Beginning with the line containing "What is the distance" and ending with the last line of the records, set down every line exactly.

==== Dataset records

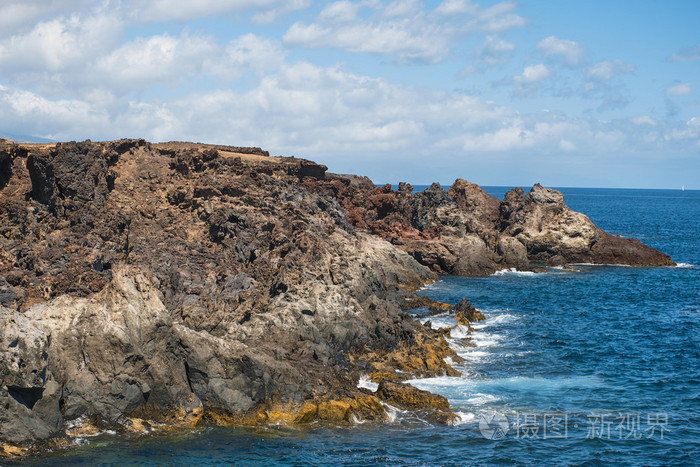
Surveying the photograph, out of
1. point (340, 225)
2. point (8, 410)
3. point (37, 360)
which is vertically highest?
point (340, 225)

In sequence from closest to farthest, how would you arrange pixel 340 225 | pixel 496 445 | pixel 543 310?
1. pixel 496 445
2. pixel 543 310
3. pixel 340 225

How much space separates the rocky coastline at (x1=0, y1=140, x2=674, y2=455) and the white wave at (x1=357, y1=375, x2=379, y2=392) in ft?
1.26

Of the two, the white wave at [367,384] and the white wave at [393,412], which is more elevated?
the white wave at [367,384]

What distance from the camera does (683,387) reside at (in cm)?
3572

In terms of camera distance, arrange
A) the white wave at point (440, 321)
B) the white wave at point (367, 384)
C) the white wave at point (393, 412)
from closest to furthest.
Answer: the white wave at point (393, 412), the white wave at point (367, 384), the white wave at point (440, 321)

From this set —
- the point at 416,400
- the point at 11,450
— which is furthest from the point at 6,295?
the point at 416,400

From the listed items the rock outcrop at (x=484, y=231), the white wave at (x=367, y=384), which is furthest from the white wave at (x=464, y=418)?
the rock outcrop at (x=484, y=231)

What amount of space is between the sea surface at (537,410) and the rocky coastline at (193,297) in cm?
154

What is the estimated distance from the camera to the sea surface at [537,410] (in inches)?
1025

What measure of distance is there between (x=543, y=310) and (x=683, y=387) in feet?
69.0

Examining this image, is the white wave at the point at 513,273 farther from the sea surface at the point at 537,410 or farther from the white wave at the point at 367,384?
the white wave at the point at 367,384

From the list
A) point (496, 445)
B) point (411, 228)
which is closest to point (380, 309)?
point (496, 445)

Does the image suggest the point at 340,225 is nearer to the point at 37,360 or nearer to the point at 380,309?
the point at 380,309

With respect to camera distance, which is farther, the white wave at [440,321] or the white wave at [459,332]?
the white wave at [440,321]
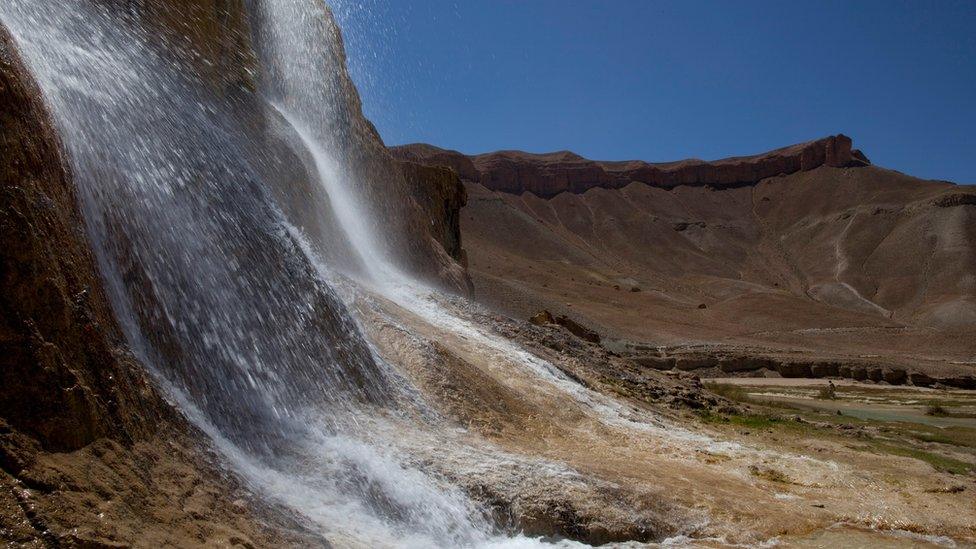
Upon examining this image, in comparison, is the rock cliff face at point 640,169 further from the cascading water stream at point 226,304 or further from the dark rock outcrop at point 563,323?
the cascading water stream at point 226,304

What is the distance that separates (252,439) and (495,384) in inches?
190

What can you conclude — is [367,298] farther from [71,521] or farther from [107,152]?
[71,521]

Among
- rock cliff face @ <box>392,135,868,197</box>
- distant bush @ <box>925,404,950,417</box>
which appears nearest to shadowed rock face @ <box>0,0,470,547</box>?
distant bush @ <box>925,404,950,417</box>

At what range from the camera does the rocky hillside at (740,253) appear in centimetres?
4712

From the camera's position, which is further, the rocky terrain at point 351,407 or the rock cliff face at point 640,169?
the rock cliff face at point 640,169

========

* Problem solution
What is the distance that separates (252,439) and (495,384) in inches?
190

What can you conclude — is [367,298] farther from [71,521] or farther from [107,152]?
[71,521]

Among
- rock cliff face @ <box>392,135,868,197</box>
- distant bush @ <box>925,404,950,417</box>
which appears nearest to shadowed rock face @ <box>0,0,470,547</box>?
distant bush @ <box>925,404,950,417</box>

At what range from the camera does the rocky hillside at (740,253) appear in centimetres?
4712

From the camera's position, which is further, the rocky terrain at point 351,407 or the rock cliff face at point 640,169?
the rock cliff face at point 640,169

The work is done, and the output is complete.